Choosing the right image to tell your story is just as important as a good news headline. As 2017 came to a close we decided to collect all the images that we published on our homepage throughout the year and ask ourselves what types of images did our readers see when they came to our website?
Asking the Right Questions
To analyze both the contents and context of each image, we used Google’s Vision API. This powerful machine-learning model uses Google’s massive database of images to detect faces, landmarks and everyday objects within an image. It works by letting you upload any image to its service and returns an image’s characteristics in the form of a weighted score.
Uploading an image of US President Donald Trump returns:
To capitalize on this technology there were two main factors that we took into consideration:
What would we want to learn from our 6,500 images?

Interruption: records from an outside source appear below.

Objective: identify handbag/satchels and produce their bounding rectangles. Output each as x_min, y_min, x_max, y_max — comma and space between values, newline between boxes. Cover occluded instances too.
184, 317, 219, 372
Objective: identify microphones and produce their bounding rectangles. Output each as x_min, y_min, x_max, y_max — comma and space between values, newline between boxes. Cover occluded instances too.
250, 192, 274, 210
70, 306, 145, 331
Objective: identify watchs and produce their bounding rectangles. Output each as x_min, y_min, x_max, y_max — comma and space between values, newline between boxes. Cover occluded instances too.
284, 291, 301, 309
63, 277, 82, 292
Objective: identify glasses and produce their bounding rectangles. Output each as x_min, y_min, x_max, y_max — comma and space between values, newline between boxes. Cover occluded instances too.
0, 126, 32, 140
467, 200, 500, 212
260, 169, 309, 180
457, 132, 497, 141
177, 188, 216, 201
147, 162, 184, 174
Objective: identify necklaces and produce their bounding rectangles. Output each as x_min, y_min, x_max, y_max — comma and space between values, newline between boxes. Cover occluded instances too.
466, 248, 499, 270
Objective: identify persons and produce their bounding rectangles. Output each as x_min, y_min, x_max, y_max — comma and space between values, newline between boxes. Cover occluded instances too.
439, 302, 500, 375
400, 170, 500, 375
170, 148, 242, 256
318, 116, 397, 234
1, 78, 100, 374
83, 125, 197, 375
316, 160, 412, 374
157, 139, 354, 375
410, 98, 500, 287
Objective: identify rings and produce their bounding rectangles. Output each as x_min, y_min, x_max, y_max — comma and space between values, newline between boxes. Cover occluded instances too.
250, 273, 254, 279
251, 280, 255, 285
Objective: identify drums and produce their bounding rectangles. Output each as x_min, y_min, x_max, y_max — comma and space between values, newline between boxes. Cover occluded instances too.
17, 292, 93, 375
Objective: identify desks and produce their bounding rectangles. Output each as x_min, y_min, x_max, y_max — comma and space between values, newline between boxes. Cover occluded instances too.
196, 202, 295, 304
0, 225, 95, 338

How can visual machine-learning techniques such as this one be used in the newsroom?
We started our exploration by asking ourselves the following questions:
- Which president or public figure appeared the most in our images in 2017?
- How many times did we use people’s faces and who were they?
- How many photos were of women and how many of men?
- How many times did we use photos of protesters?
- How often did we reuse the same photograph for another story?
- How many times did we use maps as our main image?
- What everyday items appeared most in our images?
Of course, we weren’t sure how accurate or granular Google’s Vision API was in analyzing our dataset, so we started with a small sample of images and kept working our way up until we ended up querying and intersecting more than 25,000 records of data.
Technicalities
We used Python for scripting and querying the data and MySQL for storing and sorting the data.
It took around eight hours to run the script and another four hours to perform the SQL queries and analysis.
Preliminary Findings
While Google’s Vision API is regarded as one of the most advanced image detection platforms, it has its shortcomings. As expected, it doesn’t always correctly identify the objects within the frame. In some cases this margin of error is quite acceptable but in others it totally misses the mark.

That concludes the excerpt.